## TASK REQUIREMENTS
The result should be an exact copy of every record, with no pictures kept.

▬▬▬

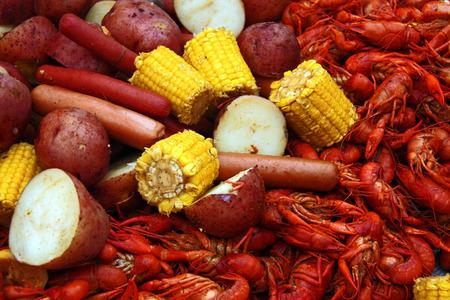 Gekochte Flusskrebse mit Mais, Kartoffeln und Würstchen Standard-Bild - 26311268
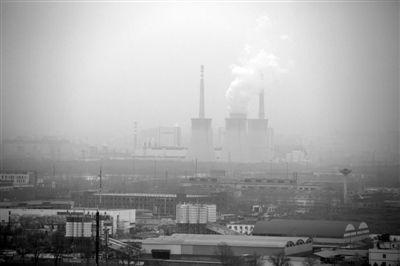 昨日上午,大雾笼罩京城,东五环内一家企业的烟囱正在向外排放废气。新京报记者 侯少卿 摄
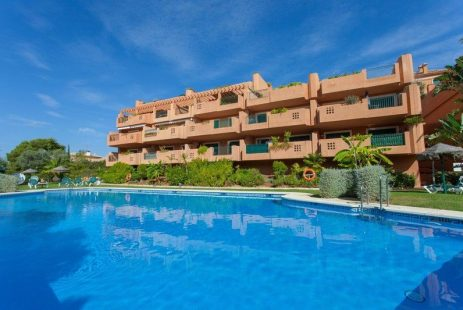Espana inmobiliaria. Apartament w Cabopino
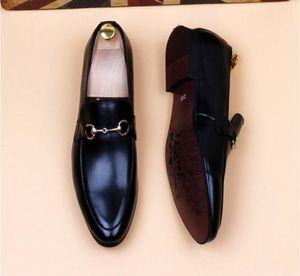 2020 Nuova marca alta qualità di stile Uomini Oxford Uomini in pelle Scarpa Scarpe Fashion Business Men Dress Mens scarpe a punta da sposa taglia 38-46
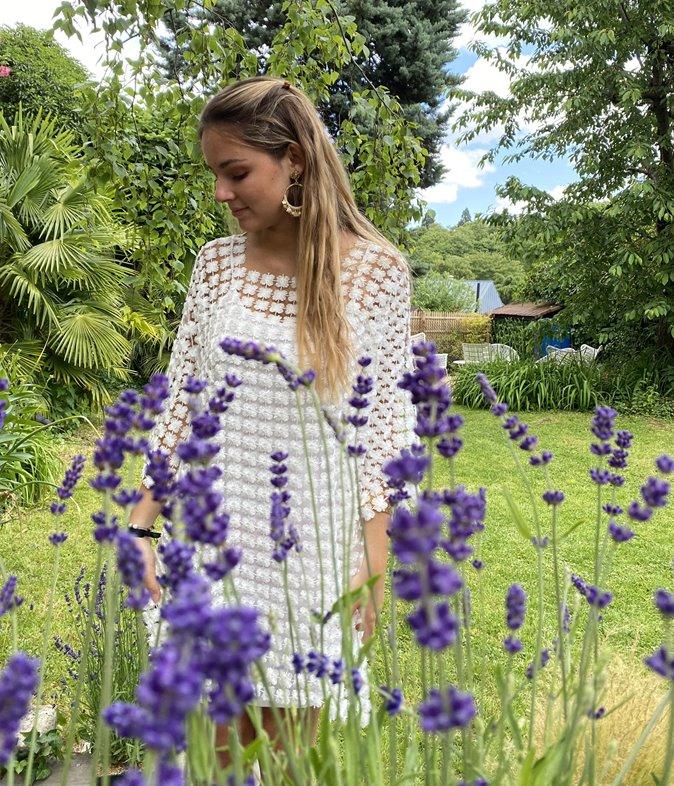Robe en dentelle à fleurs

▬▬▬

## ANSWER TO THIS EXERCISE
 Gekochte Flusskrebse mit Mais, Kartoffeln und Würstchen Standard-Bild - 26311268
 昨日上午,大雾笼罩京城,东五环内一家企业的烟囱正在向外排放废气。新京报记者 侯少卿 摄
Espana inmobiliaria. Apartament w Cabopino
 2020 Nuova marca alta qualità di stile Uomini Oxford Uomini in pelle Scarpa Scarpe Fashion Business Men Dress Mens scarpe a punta da sposa taglia 38-46
Robe en dentelle à fleurs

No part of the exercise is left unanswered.